We believe that no matter how bizarre the details, sexual fantasies contain dramas and conflicts that are universal. Part of the fun in meeting new deviants is to discover their idiosyncratic ways of mixing and matching symbols from popular culture, literature or mythology, with elements of their own childhood and environment to make a narrative that condenses intense personal meaning with ecstatic sexual pleasure.
We believe in questioning popular assumptions about what constitutes a healthy sexual fantasy or a healthy sex life. Some people think that there's something sick or criminal about sexualizing the "wrong" things. They presume that if you get off on weird sexual fantasies, then you will ultimately be compelled to act them out in crazy, dangerous ways. (As if non-conformist sexual fantasies--unlike ordinary ones--have some kind of magical capacity to take over an otherwise healthy mind and destroy its ability to make ethical or rational decisions.) Nothing could be further from the truth.

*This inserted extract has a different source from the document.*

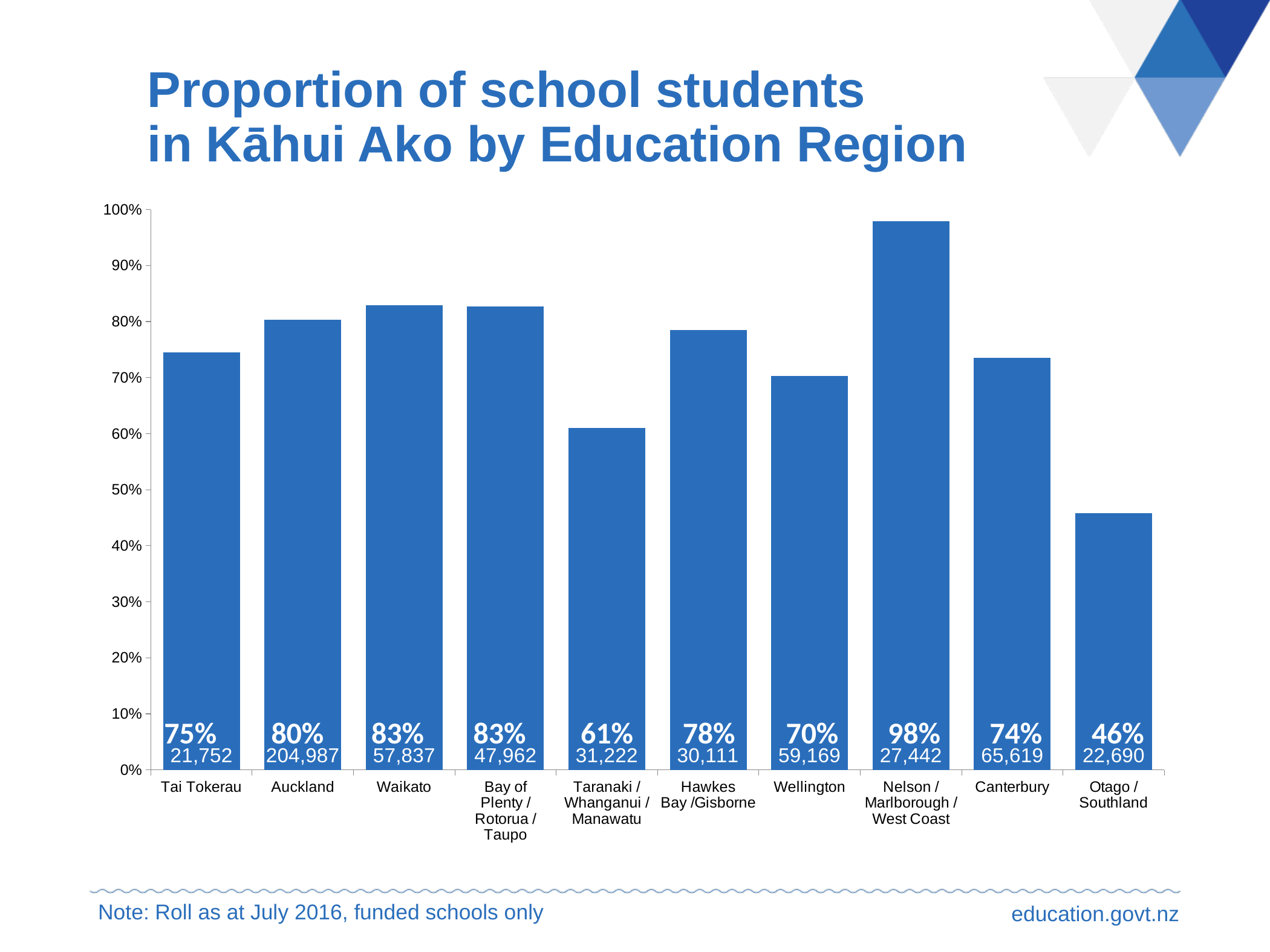
How many education regions are shown on the chart? 10 What kind of chart is shown on the slide? Bar chart Which has a higher proportion of students in Kāhui Ako, Hawkes Bay / Gisborne or Wellington? Hawkes Bay / Gisborne What is the student count shown for Auckland? 204,987 What is the student count shown for Wellington? 59,169 Is the value for Taranaki / Whanganui / Manawatu greater or less than 70%? less What is the title of the chart? Proportion of school students in Kāhui Ako by Education Region What is the difference in percentage points between Nelson / Marlborough / West Coast and Otago / Southland? 52 Which education region has the lowest proportion of school students in Kāhui Ako? Otago / Southland What proportion of school students are in Kāhui Ako in Auckland? 80% Which education region has the highest proportion of school students in Kāhui Ako? Nelson / Marlborough / West Coast What proportion of school students are in Kāhui Ako in Otago / Southland? 46%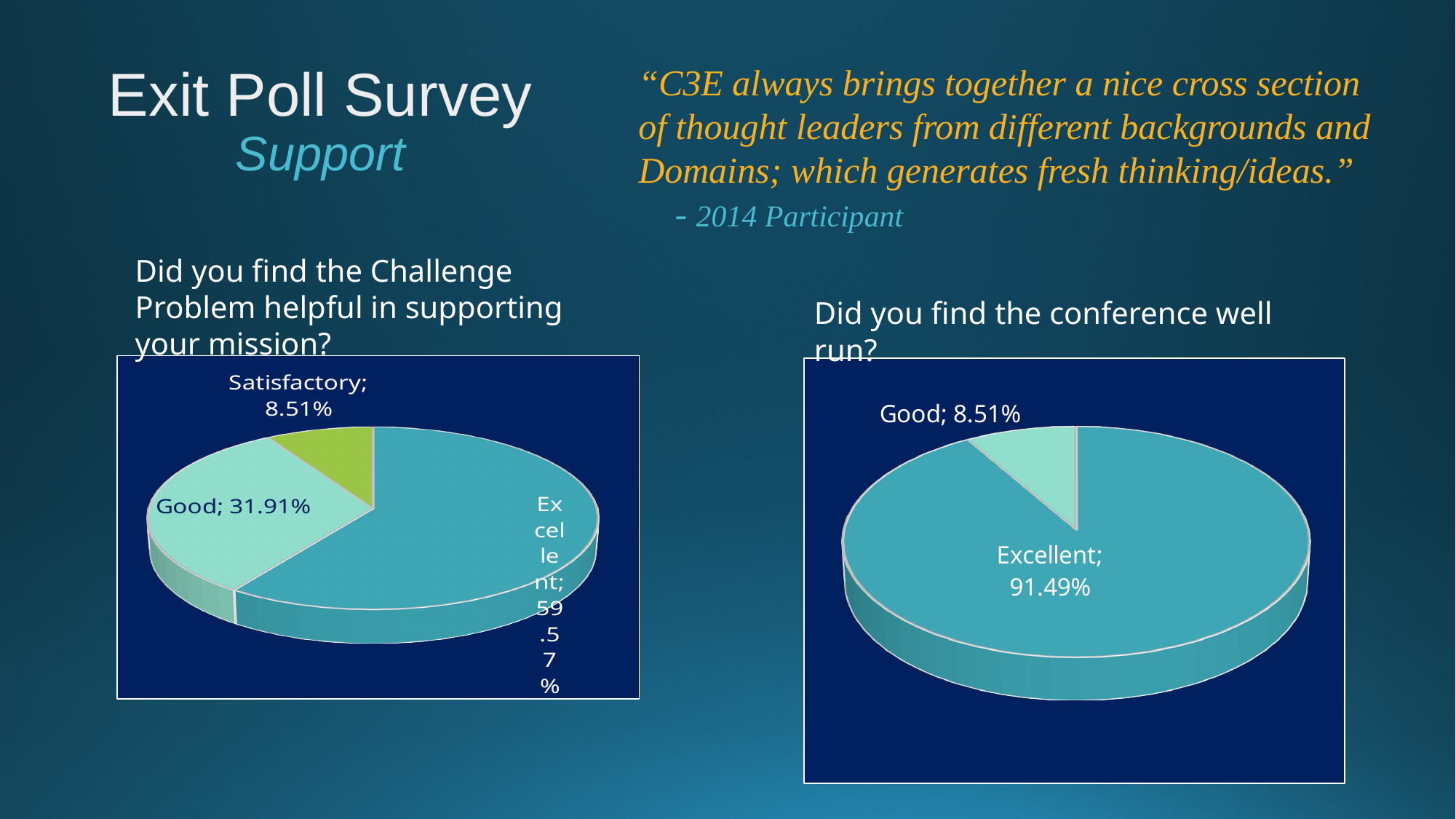
In the left pie chart (Challenge Problem helpful in supporting your mission), which category has the smallest slice? Satisfactory How many slices does the left pie chart (Challenge Problem helpful in supporting your mission) have? 3 In the right pie chart (conference well run), what share is labelled Good? 8.51% In the left pie chart (Challenge Problem helpful in supporting your mission), what share is labelled Excellent? 59.57% In the left pie chart (Challenge Problem helpful in supporting your mission), what share is labelled Good? 31.91% In the right pie chart (conference well run), what share is labelled Excellent? 91.49% In the left pie chart (Challenge Problem helpful in supporting your mission), what is the difference between the Good and Satisfactory shares? 23.40% In the left pie chart (Challenge Problem helpful in supporting your mission), which category has the largest slice? Excellent In the right pie chart (conference well run), which category has the smallest slice? Good In the left pie chart (Challenge Problem helpful in supporting your mission), what share is labelled Satisfactory? 8.51% In the right pie chart (conference well run), what is the difference between the Excellent and Good shares? 82.98% What type of chart is used for the question 'Did you find the conference well run?' Pie chart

This does not mean that we believe that "anything goes" or that there are no valid limits to human sexual expression. Any sexual fantasy is acceptable, but if you're going to act it out you must observe rules. We believe that all sexual interactions, whether they be supremely kinky or overwhelmingly vanilla, must conform to the BDSM motto "safe, sane and consensual." As long as everyone involved 1) knows the safety limitations to their acts and observes them to the best of their abilities, 2) recognizes the difference between fantasy and reality, and 3) is able to give their fully-informed consent to every aspect of play, then it's AOK by us. (Children and people with severe chemical or mental impairment are not able to give proper informed consent and therefore must not be involved in sexual acts.)
The most interesting discussions on this site will be those pushing the edges of our definitions of the words "safe, sane and consensual." Can an animal give informed consent? Can a person give consent for their own body to be used sexually after they die? If risk is the key to one's sexual excitement, how much risk is too much? If there are significant real-world power discrepancies between partners, how can we be sure that consent is given freely? We hope that you will pitch in and give us your opinions on these matters as they come up.